*Task*
Can you retype each of the items below exactly as they appear, without changing a character?

*Items*
....
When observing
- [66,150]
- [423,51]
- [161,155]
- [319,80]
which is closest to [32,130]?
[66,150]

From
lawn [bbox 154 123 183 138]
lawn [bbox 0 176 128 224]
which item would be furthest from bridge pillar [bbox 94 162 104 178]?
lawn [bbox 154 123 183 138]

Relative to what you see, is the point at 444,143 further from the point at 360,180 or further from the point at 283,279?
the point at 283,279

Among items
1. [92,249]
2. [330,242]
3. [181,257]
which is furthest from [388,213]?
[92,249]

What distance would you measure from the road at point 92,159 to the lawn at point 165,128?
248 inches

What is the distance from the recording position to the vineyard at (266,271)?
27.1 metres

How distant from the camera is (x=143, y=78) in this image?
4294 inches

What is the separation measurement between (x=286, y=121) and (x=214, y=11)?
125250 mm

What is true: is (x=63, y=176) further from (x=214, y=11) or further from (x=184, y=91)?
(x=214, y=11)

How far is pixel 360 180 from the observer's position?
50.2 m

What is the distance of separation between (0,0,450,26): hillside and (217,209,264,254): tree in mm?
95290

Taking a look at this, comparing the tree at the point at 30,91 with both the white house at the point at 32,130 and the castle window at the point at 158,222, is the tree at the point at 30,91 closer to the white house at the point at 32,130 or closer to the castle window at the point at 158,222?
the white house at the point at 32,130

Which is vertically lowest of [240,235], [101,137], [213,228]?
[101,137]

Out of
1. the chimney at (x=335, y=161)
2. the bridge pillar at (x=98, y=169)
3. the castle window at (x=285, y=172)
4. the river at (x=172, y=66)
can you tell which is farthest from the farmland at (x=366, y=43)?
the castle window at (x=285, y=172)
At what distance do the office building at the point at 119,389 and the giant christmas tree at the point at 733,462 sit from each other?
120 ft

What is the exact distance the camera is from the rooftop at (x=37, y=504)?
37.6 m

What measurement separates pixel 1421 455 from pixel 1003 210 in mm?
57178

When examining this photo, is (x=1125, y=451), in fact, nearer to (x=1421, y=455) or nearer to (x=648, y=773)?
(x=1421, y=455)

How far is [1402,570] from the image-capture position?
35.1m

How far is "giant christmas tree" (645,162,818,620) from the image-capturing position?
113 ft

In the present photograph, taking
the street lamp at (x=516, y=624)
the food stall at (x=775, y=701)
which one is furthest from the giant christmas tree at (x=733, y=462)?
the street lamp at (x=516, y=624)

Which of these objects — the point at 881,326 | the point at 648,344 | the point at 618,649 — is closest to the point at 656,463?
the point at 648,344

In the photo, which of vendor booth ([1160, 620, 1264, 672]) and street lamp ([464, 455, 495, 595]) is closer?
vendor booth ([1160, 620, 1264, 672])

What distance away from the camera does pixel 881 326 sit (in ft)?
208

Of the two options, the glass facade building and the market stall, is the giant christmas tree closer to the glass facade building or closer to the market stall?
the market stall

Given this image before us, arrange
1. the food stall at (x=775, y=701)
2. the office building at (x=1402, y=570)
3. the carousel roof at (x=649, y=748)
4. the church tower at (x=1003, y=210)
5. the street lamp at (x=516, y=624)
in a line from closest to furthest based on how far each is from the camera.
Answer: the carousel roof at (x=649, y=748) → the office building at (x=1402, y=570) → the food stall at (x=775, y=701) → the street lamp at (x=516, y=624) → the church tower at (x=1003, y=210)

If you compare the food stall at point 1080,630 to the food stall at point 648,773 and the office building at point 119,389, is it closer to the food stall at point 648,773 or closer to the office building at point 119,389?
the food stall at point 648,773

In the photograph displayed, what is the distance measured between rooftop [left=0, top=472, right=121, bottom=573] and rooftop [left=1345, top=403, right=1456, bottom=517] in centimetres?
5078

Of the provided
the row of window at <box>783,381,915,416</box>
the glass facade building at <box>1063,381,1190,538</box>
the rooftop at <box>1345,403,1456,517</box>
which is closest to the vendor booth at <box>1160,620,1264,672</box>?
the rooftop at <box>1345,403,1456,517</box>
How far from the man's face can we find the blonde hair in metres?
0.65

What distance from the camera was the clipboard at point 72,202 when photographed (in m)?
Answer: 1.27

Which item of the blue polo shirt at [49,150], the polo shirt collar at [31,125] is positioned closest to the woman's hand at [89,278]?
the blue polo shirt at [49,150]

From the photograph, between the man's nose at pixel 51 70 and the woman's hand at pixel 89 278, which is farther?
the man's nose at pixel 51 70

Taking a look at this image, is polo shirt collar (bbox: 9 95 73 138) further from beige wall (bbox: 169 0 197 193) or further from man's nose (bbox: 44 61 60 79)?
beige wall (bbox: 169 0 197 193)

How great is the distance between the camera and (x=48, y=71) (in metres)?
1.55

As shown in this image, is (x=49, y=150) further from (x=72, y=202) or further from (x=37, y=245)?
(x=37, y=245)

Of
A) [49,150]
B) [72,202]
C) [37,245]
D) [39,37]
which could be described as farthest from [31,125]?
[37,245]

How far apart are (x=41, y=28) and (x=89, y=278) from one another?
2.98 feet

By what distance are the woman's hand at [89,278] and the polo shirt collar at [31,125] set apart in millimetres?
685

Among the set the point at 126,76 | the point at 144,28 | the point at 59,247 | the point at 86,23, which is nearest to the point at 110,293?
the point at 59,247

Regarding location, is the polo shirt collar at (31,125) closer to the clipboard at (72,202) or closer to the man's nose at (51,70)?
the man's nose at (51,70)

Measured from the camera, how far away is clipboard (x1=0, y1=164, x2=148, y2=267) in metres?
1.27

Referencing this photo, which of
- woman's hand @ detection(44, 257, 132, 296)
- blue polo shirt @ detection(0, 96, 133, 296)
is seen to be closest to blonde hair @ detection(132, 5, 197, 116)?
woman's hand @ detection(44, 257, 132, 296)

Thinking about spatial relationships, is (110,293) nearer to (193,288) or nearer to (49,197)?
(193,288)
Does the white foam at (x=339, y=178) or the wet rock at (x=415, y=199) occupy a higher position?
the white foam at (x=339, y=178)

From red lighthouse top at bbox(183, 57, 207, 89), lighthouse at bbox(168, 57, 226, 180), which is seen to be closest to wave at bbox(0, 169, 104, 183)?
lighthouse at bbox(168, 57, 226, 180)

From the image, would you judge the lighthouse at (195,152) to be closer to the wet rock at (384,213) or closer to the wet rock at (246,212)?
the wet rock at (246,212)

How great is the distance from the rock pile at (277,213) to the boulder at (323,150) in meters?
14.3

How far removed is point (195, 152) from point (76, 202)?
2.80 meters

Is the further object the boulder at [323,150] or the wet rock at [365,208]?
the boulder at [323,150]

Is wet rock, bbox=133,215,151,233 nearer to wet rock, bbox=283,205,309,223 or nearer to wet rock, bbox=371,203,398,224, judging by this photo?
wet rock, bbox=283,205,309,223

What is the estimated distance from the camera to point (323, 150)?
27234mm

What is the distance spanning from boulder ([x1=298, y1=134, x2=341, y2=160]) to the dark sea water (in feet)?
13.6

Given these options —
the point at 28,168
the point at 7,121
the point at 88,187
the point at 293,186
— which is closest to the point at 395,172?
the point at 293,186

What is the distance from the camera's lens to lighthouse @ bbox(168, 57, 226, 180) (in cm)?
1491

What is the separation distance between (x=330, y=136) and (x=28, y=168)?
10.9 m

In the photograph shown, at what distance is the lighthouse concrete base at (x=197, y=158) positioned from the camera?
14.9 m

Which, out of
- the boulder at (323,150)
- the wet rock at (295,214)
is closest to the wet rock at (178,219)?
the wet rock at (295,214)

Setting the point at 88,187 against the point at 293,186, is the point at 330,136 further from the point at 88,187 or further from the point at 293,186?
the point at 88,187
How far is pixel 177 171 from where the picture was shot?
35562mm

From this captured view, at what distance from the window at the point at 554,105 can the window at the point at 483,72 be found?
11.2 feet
....
*Task answer*
When observing
- [66,150]
- [423,51]
- [161,155]
- [319,80]
which is closest to [32,130]?
[66,150]

From
lawn [bbox 154 123 183 138]
lawn [bbox 0 176 128 224]
which item would be furthest from bridge pillar [bbox 94 162 104 178]?
lawn [bbox 154 123 183 138]

Relative to what you see, is the point at 444,143 further from the point at 360,180 or further from the point at 283,279?
the point at 283,279

Among items
1. [92,249]
2. [330,242]
3. [181,257]
which is furthest from [388,213]?
[92,249]

What distance would you measure from the road at point 92,159 to the lawn at point 165,128?
248 inches

What is the distance from the recording position to the vineyard at (266,271)?
27.1 metres

How distant from the camera is (x=143, y=78) in this image?
4294 inches

What is the separation measurement between (x=286, y=121) and (x=214, y=11)?
125250 mm

What is true: is (x=63, y=176) further from (x=214, y=11) or further from (x=184, y=91)?
(x=214, y=11)

How far is pixel 360 180 from the observer's position?
50.2 m

What is the distance of separation between (0,0,450,26): hillside and (217,209,264,254): tree in mm?
95290

Taking a look at this, comparing the tree at the point at 30,91 with both the white house at the point at 32,130 and the castle window at the point at 158,222, is the tree at the point at 30,91 closer to the white house at the point at 32,130 or closer to the castle window at the point at 158,222?
the white house at the point at 32,130

Which is vertically lowest of [240,235], [101,137], [213,228]?
[101,137]

Out of
1. the chimney at (x=335, y=161)
2. the bridge pillar at (x=98, y=169)
3. the castle window at (x=285, y=172)
4. the river at (x=172, y=66)
can you tell which is farthest from the farmland at (x=366, y=43)?
the castle window at (x=285, y=172)
At what distance do the office building at the point at 119,389 and the giant christmas tree at the point at 733,462 sit from each other?
120 ft

What is the exact distance the camera is from the rooftop at (x=37, y=504)?
37.6 m

What measurement separates pixel 1421 455 from pixel 1003 210 in mm?
57178

When examining this photo, is (x=1125, y=451), in fact, nearer to (x=1421, y=455) or nearer to (x=648, y=773)?
(x=1421, y=455)

How far is [1402,570] from the image-capture position?
35.1m

How far is "giant christmas tree" (645,162,818,620) from the image-capturing position?
113 ft

In the present photograph, taking
the street lamp at (x=516, y=624)
the food stall at (x=775, y=701)
which one is furthest from the giant christmas tree at (x=733, y=462)?
the street lamp at (x=516, y=624)

Which of these objects — the point at 881,326 | the point at 648,344 | the point at 618,649 — is closest to the point at 656,463?
the point at 648,344

In the photo, which of vendor booth ([1160, 620, 1264, 672]) and street lamp ([464, 455, 495, 595]) is closer?
vendor booth ([1160, 620, 1264, 672])

What distance away from the camera does pixel 881 326 sit (in ft)?
208

Of the two options, the glass facade building and the market stall, is the giant christmas tree closer to the glass facade building or closer to the market stall?
the market stall

Given this image before us, arrange
1. the food stall at (x=775, y=701)
2. the office building at (x=1402, y=570)
3. the carousel roof at (x=649, y=748)
4. the church tower at (x=1003, y=210)
5. the street lamp at (x=516, y=624)
in a line from closest to furthest based on how far each is from the camera.
Answer: the carousel roof at (x=649, y=748) → the office building at (x=1402, y=570) → the food stall at (x=775, y=701) → the street lamp at (x=516, y=624) → the church tower at (x=1003, y=210)

If you compare the food stall at point 1080,630 to the food stall at point 648,773 and the office building at point 119,389, is it closer to the food stall at point 648,773 or closer to the office building at point 119,389?
the food stall at point 648,773

In the photograph displayed, what is the distance measured between rooftop [left=0, top=472, right=121, bottom=573] and rooftop [left=1345, top=403, right=1456, bottom=517] in centimetres?
5078

Of the provided
the row of window at <box>783,381,915,416</box>
the glass facade building at <box>1063,381,1190,538</box>
the rooftop at <box>1345,403,1456,517</box>
which is closest to the vendor booth at <box>1160,620,1264,672</box>?
the rooftop at <box>1345,403,1456,517</box>
How far from the man's face can we find the blonde hair in metres?
0.65

What distance from the camera was the clipboard at point 72,202 when photographed (in m)?
Answer: 1.27

Which item of the blue polo shirt at [49,150], the polo shirt collar at [31,125] is positioned closest to the woman's hand at [89,278]?
the blue polo shirt at [49,150]

From the photograph, between the man's nose at pixel 51 70 and the woman's hand at pixel 89 278, which is farther?
the man's nose at pixel 51 70

Taking a look at this image, is polo shirt collar (bbox: 9 95 73 138) further from beige wall (bbox: 169 0 197 193) or further from man's nose (bbox: 44 61 60 79)?
beige wall (bbox: 169 0 197 193)

How great is the distance between the camera and (x=48, y=71) (in metres)?
1.55

As shown in this image, is (x=49, y=150) further from (x=72, y=202) or further from (x=37, y=245)?
(x=37, y=245)

Of
A) [49,150]
B) [72,202]
C) [37,245]
D) [39,37]
which could be described as farthest from [31,125]?
[37,245]

How far apart are (x=41, y=28) and (x=89, y=278) from one another?
2.98 feet

By what distance are the woman's hand at [89,278] and the polo shirt collar at [31,125] set apart in millimetres?
685

Among the set the point at 126,76 | the point at 144,28 | the point at 59,247 | the point at 86,23, which is nearest to the point at 110,293?
the point at 59,247

Regarding location, is the polo shirt collar at (31,125) closer to the clipboard at (72,202) or closer to the man's nose at (51,70)?
the man's nose at (51,70)

Measured from the camera, how far away is clipboard (x1=0, y1=164, x2=148, y2=267) in metres?
1.27

Referencing this photo, which of
- woman's hand @ detection(44, 257, 132, 296)
- blue polo shirt @ detection(0, 96, 133, 296)
is seen to be closest to blonde hair @ detection(132, 5, 197, 116)?
woman's hand @ detection(44, 257, 132, 296)

Thinking about spatial relationships, is (110,293) nearer to (193,288) or nearer to (49,197)?
(193,288)
Does the white foam at (x=339, y=178) or the wet rock at (x=415, y=199) occupy a higher position?
the white foam at (x=339, y=178)

From red lighthouse top at bbox(183, 57, 207, 89), lighthouse at bbox(168, 57, 226, 180), which is seen to be closest to wave at bbox(0, 169, 104, 183)?
lighthouse at bbox(168, 57, 226, 180)

From the image, would you judge the lighthouse at (195,152) to be closer to the wet rock at (384,213) or closer to the wet rock at (246,212)?
the wet rock at (246,212)

How great is the distance from the rock pile at (277,213) to the boulder at (323,150) in meters?
14.3

How far removed is point (195, 152) from point (76, 202)?
2.80 meters

Is the further object the boulder at [323,150] or the wet rock at [365,208]?
the boulder at [323,150]

Is wet rock, bbox=133,215,151,233 nearer to wet rock, bbox=283,205,309,223 or nearer to wet rock, bbox=371,203,398,224, judging by this photo?
wet rock, bbox=283,205,309,223

What is the estimated distance from the camera to point (323, 150)?
27234mm

What is the distance spanning from boulder ([x1=298, y1=134, x2=341, y2=160]) to the dark sea water (in feet)?
13.6

Given these options —
the point at 28,168
the point at 7,121
the point at 88,187
the point at 293,186
— which is closest to the point at 395,172?
the point at 293,186

What is the distance from the camera's lens to lighthouse @ bbox(168, 57, 226, 180) (in cm)?
1491

What is the separation distance between (x=330, y=136) and (x=28, y=168)?
10.9 m

In the photograph shown, at what distance is the lighthouse concrete base at (x=197, y=158) positioned from the camera?
14.9 m

Which, out of
- the boulder at (323,150)
- the wet rock at (295,214)
is closest to the wet rock at (178,219)?
the wet rock at (295,214)

Setting the point at 88,187 against the point at 293,186, is the point at 330,136 further from the point at 88,187 or further from the point at 293,186?
the point at 88,187
How far is pixel 177 171 from where the picture was shot?
35562mm

From this captured view, at what distance from the window at the point at 554,105 can the window at the point at 483,72 be found?
11.2 feet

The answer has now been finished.